(Some records)
- - -

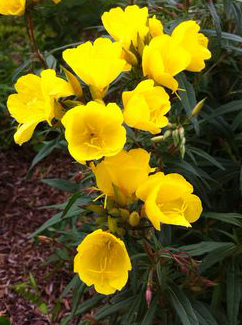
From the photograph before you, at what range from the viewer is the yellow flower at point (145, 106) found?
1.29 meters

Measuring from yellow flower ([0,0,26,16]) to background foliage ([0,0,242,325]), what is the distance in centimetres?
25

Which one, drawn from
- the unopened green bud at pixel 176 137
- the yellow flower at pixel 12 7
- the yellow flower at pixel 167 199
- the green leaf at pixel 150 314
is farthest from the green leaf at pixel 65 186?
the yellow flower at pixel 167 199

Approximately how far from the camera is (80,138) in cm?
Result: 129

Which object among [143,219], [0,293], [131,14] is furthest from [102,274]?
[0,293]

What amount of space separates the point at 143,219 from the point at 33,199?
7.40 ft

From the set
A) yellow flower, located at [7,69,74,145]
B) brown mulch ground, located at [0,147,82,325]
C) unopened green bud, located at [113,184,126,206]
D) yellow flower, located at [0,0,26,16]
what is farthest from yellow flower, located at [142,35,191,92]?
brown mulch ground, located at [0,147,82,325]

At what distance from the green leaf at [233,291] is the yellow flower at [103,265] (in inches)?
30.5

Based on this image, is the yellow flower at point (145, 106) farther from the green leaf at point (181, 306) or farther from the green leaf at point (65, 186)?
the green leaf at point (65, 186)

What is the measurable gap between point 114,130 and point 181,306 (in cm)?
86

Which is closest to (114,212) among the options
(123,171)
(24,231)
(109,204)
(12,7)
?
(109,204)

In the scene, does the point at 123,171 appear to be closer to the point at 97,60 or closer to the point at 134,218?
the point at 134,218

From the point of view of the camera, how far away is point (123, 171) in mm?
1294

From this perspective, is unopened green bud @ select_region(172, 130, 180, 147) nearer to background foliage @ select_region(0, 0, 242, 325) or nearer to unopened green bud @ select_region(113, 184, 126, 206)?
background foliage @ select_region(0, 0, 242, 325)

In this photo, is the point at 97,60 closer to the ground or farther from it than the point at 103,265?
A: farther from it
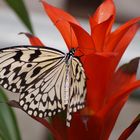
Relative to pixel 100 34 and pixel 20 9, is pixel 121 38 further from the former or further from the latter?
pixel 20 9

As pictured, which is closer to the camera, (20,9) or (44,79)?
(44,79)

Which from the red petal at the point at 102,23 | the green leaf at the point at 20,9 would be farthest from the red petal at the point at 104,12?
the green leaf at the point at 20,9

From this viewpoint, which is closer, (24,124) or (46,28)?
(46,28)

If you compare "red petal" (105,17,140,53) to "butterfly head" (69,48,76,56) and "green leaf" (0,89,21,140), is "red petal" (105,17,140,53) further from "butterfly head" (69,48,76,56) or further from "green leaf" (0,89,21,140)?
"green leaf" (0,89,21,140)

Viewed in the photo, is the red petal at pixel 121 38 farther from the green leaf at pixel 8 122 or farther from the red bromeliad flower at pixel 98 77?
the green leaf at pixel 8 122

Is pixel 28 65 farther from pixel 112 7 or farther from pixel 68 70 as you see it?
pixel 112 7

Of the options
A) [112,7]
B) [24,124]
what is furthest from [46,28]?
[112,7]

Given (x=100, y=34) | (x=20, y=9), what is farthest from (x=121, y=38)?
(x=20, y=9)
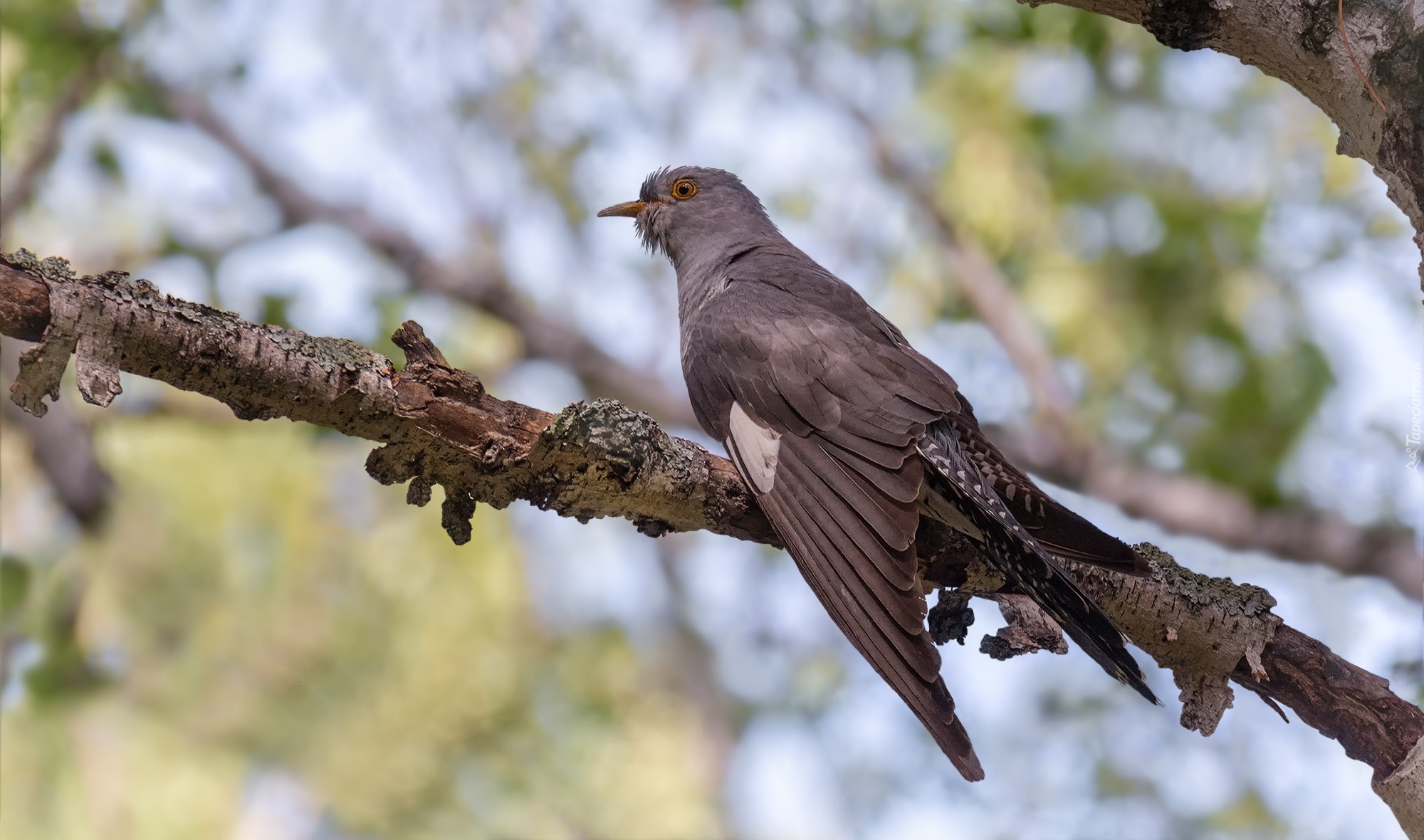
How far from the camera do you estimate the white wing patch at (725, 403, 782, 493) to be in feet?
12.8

- - -

> SHORT TASK: None of the pictures should appear; repeat the records exactly otherwise.

> WRITTEN SOLUTION:
From the photograph before you, at what range from the viewer is the yellow flower at point (145, 106) found?
1.29 meters

Measuring from yellow flower ([0,0,26,16]) to background foliage ([0,0,242,325]), what is the distance in centimetres?
25

Which one, drawn from
- the unopened green bud at pixel 176 137
- the yellow flower at pixel 12 7
- the yellow flower at pixel 167 199
- the green leaf at pixel 150 314
is farthest from the green leaf at pixel 65 186?
the yellow flower at pixel 167 199

Approximately how far from the camera is (80,138) in cm?
Result: 129

Which object among [143,219], [0,293], [131,14] is furthest from [102,274]?
[0,293]

What amount of space separates the point at 143,219 from the point at 33,199?
7.40 ft

From the set
A) yellow flower, located at [7,69,74,145]
B) brown mulch ground, located at [0,147,82,325]
C) unopened green bud, located at [113,184,126,206]
D) yellow flower, located at [0,0,26,16]
what is farthest from yellow flower, located at [142,35,191,92]?
brown mulch ground, located at [0,147,82,325]

At what distance from the green leaf at [233,291] is the yellow flower at [103,265] (in inches)?
30.5

Based on this image, is the yellow flower at point (145, 106) farther from the green leaf at point (181, 306) or farther from the green leaf at point (65, 186)?
the green leaf at point (65, 186)

What is the measurable gap between point 114,130 and point 181,306 (in cm)?
86

Which is closest to (114,212) among the options
(123,171)
(24,231)
(109,204)
(12,7)
?
(109,204)

In the scene, does the point at 123,171 appear to be closer to the point at 97,60 or closer to the point at 134,218?
the point at 134,218

From the point of view of the camera, how far away is point (123, 171) in mm?
1294

From this perspective, is unopened green bud @ select_region(172, 130, 180, 147) nearer to background foliage @ select_region(0, 0, 242, 325) or nearer to unopened green bud @ select_region(113, 184, 126, 206)?
background foliage @ select_region(0, 0, 242, 325)

In this photo, is the point at 97,60 closer to the ground or farther from it than the point at 103,265?
A: farther from it
Relative to pixel 100 34 and pixel 20 9, is pixel 121 38 further from the former or further from the latter?
pixel 20 9

As pictured, which is closer to the camera, (20,9) or (44,79)?
(44,79)

Which from the red petal at the point at 102,23 | the green leaf at the point at 20,9 would be farthest from the red petal at the point at 104,12?
the green leaf at the point at 20,9

From this viewpoint, which is closer, (24,124) or (46,28)?
(46,28)

If you compare "red petal" (105,17,140,53) to "butterfly head" (69,48,76,56) and "green leaf" (0,89,21,140), is "red petal" (105,17,140,53) further from "butterfly head" (69,48,76,56) or further from "green leaf" (0,89,21,140)?
"green leaf" (0,89,21,140)

Viewed in the photo, is the red petal at pixel 121 38 farther from the green leaf at pixel 8 122 or farther from the red bromeliad flower at pixel 98 77?
the green leaf at pixel 8 122

Is pixel 28 65 farther from pixel 112 7 or farther from pixel 68 70 as you see it?
pixel 112 7

Of the options
A) [112,7]
B) [24,124]
what is furthest from [46,28]?
[112,7]

Given (x=100, y=34) | (x=20, y=9), what is farthest from (x=121, y=38)?
(x=20, y=9)
How far from the camera do you estimate the white wing patch at (725, 403, 782, 493) to be in feet?
12.8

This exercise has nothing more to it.